### WHAT YOU WILL DO
A – Rewrite the paragraph beginning "These programs are provided via" from the UF professional development text as a short list that keeps its main facts.
B – Continue the UF professional development text from where it stops.

These programs are provided via a collaborative effort of the UF Clinical & Translational Science Institute, the UF Health Office of Biomedical Research Career Development, and the graduate and postdoctoral training programs of all six colleges of the UF Health Science Center and other UF partner programs related to human health. All events listed on the GradDev calendar are open to all UF graduate students and postdoctoral trainees.
Why should I attend Professional Development seminars?
Doctoral research training focuses on the scientific method of hypothesis-based research and technical skills, but often does not include training on other professional skills that are just as important to potential employers. The National Institutes of Health, through the National Research Service Award (NRSA) program that supports training grants, suggests that our training programs “should provide high-quality research training, mentored research experiences, and additional training opportunities that equip trainees with the technical (e.g., appropriate methods, technologies, and quantitative/ computational approaches), operational (e.g., independent knowledge acquisition, rigorous experimental design, and interpretation of data) and professional (i.e. management, leadership, communication, and teamwork) skills required for careers in the biomedical, behavioral, and clinical (hereafter referred to as biomedical) research workforce” (NIGMS PAR-17-341).

### SOURCE DATA

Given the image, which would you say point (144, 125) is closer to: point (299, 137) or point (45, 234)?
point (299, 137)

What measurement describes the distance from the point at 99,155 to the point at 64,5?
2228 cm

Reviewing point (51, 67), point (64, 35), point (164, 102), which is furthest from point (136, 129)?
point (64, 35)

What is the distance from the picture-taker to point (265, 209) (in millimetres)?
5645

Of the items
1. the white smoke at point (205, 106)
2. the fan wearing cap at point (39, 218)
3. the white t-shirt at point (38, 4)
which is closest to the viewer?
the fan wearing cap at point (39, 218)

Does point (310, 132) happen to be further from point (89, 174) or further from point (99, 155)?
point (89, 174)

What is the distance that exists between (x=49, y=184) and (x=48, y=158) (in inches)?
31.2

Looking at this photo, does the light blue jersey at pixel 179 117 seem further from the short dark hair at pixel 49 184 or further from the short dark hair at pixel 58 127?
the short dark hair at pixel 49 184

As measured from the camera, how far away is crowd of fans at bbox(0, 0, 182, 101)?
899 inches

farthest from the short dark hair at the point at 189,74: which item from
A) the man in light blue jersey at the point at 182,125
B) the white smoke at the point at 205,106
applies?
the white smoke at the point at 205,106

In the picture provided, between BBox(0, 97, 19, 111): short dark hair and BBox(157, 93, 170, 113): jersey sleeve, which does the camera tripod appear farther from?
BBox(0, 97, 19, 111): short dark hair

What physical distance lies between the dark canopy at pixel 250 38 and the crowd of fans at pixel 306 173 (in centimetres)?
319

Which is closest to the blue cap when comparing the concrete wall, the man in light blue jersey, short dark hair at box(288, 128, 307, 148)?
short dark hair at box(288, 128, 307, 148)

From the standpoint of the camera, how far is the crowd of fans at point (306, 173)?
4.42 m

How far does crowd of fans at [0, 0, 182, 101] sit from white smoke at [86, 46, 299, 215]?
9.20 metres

### SOLVED TASKS
A –
- The programs come from a collaborative effort of:
  - the UF Clinical & Translational Science Institute
  - the UF Health Office of Biomedical Research Career Development
  - the graduate and postdoctoral training programs of all six colleges of the UF Health Science Center
  - other UF partner programs related to human health
- Every event on the GradDev calendar is open to all UF graduate students and postdoctoral trainees.

B –
The purpose of this program is to provide opportunities for you to develop further professional skills that will be important for your job success and satisfaction no matter which career pathway you choose to follow. They can be learned and improved upon with practice, but are often left to be learned only after one assumes a managerial position. Rather than waiting until you are “on the job” and need to use these skills, it will be to your advantage to become familiar with these professional skills before you enter the workplace. We have organized these along six themes: Collaboration, Communication, Leadership, Mentoring, Research Management, and Teaching. Other activities and experiences relevant to these themes are described on the linked web pages.
If you’re already “on the job” as a junior faculty member, hopefully you will find these sessions helpful as “just in time” training for some of your new professional duties.